As shown in fig. 1, this example 1 provides 6-bromo-7-methoxy-1, 1-dimethyl-3, 4-dihydronaphthalen-2 (1H) -one (i.e., an ailutinib intermediate) comprising the steps of: step S1, two reactions carried out successively; step S2, removing methanol by rotary evaporation; and step S3, drying to obtain the 6-bromo-7-methoxy-1, 1-dimethyl-3, 4-dihydronaphthalen-2 (1H) -one; wherein in step S11, a reaction is carried out, namely, an intermediate is prepared from 2- (4-hydroxy-5-methoxy-2-propylphenyl) acetic acid, paraformaldehyde, (1S) - (+) -10-camphorsulfonic acid and anhydrous methanol; and in the step S12, carrying out secondary reaction, namely mixing the intermediate with Triton B, methyl iodide and hydrogen bromide to react.

The synthesis method of the embodiment 1 selects 2- (4-hydroxy-5-methoxy-2-propylphenyl) acetic acid as a raw material, the raw material is cheap and easy to obtain, the reaction step is short, the reaction time is short, the chemical purity of the product can reach more than 98.150%, the yield can reach more than 90.73%, and the method has a good industrial prospect.

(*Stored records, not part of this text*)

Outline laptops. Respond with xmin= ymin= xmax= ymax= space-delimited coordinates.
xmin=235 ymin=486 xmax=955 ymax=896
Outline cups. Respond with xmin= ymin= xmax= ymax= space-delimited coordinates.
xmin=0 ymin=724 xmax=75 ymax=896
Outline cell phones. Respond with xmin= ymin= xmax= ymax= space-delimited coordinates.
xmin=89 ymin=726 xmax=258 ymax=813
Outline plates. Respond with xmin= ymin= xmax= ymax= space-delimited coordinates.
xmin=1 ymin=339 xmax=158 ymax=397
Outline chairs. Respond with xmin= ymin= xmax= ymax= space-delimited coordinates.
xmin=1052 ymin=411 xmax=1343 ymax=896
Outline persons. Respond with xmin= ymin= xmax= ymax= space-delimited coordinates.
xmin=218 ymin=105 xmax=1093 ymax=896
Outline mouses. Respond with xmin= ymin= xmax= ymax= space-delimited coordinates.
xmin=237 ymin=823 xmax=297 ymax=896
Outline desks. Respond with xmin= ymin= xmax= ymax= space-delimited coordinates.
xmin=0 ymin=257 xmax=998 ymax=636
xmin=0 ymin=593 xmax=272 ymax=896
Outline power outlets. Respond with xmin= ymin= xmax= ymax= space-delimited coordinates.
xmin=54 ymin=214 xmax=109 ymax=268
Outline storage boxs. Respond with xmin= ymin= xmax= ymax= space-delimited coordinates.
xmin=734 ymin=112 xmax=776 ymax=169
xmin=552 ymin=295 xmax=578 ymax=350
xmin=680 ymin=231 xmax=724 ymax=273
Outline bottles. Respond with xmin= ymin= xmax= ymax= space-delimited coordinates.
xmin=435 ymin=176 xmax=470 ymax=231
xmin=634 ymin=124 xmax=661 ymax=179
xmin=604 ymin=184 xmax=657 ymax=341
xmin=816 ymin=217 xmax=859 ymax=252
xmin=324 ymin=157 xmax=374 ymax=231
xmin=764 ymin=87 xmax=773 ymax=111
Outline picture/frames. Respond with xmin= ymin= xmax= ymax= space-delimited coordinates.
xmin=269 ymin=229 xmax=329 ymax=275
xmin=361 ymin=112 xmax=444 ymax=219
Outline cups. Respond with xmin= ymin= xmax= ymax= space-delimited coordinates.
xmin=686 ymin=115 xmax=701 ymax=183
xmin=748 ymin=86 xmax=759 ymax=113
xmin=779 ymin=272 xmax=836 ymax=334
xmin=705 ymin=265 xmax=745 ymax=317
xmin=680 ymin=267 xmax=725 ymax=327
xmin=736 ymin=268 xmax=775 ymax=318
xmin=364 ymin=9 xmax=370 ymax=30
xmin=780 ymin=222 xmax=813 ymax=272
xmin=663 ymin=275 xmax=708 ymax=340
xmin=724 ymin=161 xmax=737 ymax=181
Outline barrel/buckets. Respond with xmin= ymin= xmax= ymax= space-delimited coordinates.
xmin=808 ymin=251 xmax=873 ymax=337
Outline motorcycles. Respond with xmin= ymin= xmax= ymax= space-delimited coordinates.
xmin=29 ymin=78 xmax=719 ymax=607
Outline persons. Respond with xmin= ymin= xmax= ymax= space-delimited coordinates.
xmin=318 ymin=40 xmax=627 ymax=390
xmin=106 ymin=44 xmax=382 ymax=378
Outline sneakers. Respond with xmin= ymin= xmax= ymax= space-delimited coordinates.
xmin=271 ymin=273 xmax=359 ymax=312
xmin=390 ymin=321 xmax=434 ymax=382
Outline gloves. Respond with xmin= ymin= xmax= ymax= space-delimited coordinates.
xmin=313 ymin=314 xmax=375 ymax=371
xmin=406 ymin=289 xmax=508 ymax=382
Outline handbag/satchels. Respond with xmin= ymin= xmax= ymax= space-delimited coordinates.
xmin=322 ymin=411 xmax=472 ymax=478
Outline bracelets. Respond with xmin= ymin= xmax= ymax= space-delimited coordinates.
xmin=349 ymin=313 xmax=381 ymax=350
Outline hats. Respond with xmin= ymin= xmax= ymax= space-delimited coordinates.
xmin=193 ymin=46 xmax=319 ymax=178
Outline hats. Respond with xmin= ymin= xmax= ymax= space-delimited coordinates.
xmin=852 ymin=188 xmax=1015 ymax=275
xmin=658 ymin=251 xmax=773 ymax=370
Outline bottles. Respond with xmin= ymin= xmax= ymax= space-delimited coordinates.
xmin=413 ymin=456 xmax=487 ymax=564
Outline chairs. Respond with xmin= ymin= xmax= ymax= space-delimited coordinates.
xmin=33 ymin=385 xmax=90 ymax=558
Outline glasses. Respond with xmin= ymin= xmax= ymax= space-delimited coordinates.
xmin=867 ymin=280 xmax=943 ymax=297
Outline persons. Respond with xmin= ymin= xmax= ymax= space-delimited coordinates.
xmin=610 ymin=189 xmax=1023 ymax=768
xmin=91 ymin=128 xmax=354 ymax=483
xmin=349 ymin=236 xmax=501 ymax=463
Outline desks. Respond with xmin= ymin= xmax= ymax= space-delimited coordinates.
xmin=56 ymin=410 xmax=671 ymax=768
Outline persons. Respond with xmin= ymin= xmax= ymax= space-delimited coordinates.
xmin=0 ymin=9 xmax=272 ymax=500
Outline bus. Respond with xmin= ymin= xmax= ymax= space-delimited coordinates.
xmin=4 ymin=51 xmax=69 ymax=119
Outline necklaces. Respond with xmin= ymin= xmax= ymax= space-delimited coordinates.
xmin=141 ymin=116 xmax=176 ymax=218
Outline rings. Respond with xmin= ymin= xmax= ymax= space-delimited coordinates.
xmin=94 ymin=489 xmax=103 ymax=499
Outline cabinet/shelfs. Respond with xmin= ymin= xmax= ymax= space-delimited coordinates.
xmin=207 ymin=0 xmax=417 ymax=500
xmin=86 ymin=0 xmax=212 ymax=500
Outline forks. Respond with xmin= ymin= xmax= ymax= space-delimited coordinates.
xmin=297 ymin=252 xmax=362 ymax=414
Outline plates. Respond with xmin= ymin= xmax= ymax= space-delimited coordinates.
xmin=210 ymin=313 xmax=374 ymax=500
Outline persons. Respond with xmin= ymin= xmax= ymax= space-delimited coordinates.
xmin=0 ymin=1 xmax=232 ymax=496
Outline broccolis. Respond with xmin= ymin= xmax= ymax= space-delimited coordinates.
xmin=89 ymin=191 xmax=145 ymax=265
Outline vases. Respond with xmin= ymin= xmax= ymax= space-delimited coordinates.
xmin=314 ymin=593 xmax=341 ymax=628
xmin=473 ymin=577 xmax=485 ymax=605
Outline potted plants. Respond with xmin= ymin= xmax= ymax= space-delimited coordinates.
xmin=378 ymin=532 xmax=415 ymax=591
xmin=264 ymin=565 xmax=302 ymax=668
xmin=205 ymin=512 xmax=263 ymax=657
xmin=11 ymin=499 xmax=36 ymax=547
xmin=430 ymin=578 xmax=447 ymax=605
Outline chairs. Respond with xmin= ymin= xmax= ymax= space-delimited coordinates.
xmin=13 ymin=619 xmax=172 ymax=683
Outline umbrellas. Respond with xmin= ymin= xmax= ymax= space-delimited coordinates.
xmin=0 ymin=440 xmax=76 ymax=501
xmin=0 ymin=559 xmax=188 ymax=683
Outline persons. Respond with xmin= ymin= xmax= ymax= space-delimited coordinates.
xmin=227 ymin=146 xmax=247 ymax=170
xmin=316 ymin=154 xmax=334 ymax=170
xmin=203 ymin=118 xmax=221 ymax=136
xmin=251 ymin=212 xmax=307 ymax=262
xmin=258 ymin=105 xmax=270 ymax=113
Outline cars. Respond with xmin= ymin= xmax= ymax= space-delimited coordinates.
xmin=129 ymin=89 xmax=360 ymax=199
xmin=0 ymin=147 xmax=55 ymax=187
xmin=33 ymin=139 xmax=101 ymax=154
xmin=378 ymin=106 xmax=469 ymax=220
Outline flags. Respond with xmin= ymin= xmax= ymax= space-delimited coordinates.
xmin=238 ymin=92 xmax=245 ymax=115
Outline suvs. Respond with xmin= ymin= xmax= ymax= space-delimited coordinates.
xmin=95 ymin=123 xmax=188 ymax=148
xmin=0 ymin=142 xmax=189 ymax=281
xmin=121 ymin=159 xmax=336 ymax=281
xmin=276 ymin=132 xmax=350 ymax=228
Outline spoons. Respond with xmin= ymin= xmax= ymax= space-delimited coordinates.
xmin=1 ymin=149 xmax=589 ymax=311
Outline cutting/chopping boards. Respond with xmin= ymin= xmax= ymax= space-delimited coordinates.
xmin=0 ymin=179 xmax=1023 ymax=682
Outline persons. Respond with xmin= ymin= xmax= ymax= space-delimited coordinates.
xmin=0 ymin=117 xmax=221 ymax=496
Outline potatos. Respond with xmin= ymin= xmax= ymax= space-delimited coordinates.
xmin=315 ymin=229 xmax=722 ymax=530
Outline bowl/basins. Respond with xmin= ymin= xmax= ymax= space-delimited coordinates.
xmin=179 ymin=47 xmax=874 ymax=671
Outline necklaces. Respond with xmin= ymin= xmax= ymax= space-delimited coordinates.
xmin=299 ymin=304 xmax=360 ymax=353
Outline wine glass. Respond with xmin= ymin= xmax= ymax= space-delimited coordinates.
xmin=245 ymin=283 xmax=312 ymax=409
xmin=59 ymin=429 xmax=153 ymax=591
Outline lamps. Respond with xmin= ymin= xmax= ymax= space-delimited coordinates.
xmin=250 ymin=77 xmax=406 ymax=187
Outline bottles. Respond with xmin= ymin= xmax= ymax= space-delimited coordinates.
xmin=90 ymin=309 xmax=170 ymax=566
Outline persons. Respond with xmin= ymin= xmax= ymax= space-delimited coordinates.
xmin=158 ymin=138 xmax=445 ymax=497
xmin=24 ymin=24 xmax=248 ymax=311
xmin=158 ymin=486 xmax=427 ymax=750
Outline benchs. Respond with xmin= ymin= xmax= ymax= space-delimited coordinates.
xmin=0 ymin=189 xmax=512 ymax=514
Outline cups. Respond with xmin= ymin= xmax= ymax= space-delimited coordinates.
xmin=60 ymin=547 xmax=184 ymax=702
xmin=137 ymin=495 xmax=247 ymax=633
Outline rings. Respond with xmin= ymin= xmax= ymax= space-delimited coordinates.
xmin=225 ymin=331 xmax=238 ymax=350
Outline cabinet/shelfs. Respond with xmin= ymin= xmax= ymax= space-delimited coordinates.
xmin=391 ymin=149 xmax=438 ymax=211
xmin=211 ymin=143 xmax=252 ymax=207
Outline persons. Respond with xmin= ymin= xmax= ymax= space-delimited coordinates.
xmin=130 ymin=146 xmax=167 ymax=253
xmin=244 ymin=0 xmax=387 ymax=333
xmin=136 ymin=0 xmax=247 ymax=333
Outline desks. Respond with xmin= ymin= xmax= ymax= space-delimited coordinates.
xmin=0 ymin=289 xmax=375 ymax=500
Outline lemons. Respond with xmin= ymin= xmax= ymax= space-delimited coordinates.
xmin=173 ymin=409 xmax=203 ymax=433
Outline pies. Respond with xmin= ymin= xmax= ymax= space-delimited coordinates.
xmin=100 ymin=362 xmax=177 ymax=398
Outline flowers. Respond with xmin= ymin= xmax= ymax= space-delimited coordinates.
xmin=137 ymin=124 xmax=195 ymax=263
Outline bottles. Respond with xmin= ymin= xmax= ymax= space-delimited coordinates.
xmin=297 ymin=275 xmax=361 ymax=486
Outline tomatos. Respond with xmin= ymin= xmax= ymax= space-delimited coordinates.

As an alternative to the primary reaction.

The primary reaction comprises the following steps: step S111, adding the 2- (4-hydroxy-5-methoxy-2-propylphenyl) acetic acid and paraformaldehyde ((CH)₂O)_n) (1S) - (+) -10-Camphorsulfonic acid (Camphorsylfonic acid) and anhydrous methanol were added to a single-necked round bottom flask equipped with a magnetic stirrer to form a reaction mixture; step S112, placing the reaction mixture in a preheated oil bath, and heating for 40 minutes under the condition of stirring to perform reaction; step S113, cooling to room temperature, to filter through a Buchner funnel, 10g of a Celite pad; step S114, washing with anhydrous methanol to remove insoluble solids; and step S115, drying to obtain the intermediate.

Specifically, the reaction formula of the first reaction is as follows:

optionally, the molar ratio of the 2- (4-hydroxy-5-methoxy-2-propylphenyl) acetic acid, paraformaldehyde, and (1S) - (+) -10-camphorsulfonic acid is 1: 1-1.2: 1.5-2.

Optionally, the temperature of the pre-heating oil bath is 120-140 ℃, preferably 130 ℃.

As an alternative embodiment of the secondary reaction.

The secondary reaction comprises the following steps: step S121, adding the intermediate into a three-neck round-bottom flask with a magnetic stirrer inside, and connecting the intermediate with a calcium oxide drying tube through a reflux condenser; step S122, adding 500ml of anhydrous methanol and stirring for 1 hour; step S123, adding Triton B (benzyl trimethyl ammonium hydroxide) dropwise, and continuing stirring for 10 minutes; step S124, slowly adding methyl iodide (Mel) at room temperature, heating, stirring and refluxing for 8 hours; step S125, adding hydrogen bromide, and continuing heating, stirring and refluxing for 2 hours; and step S126, cooling to room temperature.

Specifically, the reaction formula of the secondary reaction is as follows:

optionally, the molar ratio of the intermediate, methyl iodide and hydrogen bromide is 1: 0.1: 2-4.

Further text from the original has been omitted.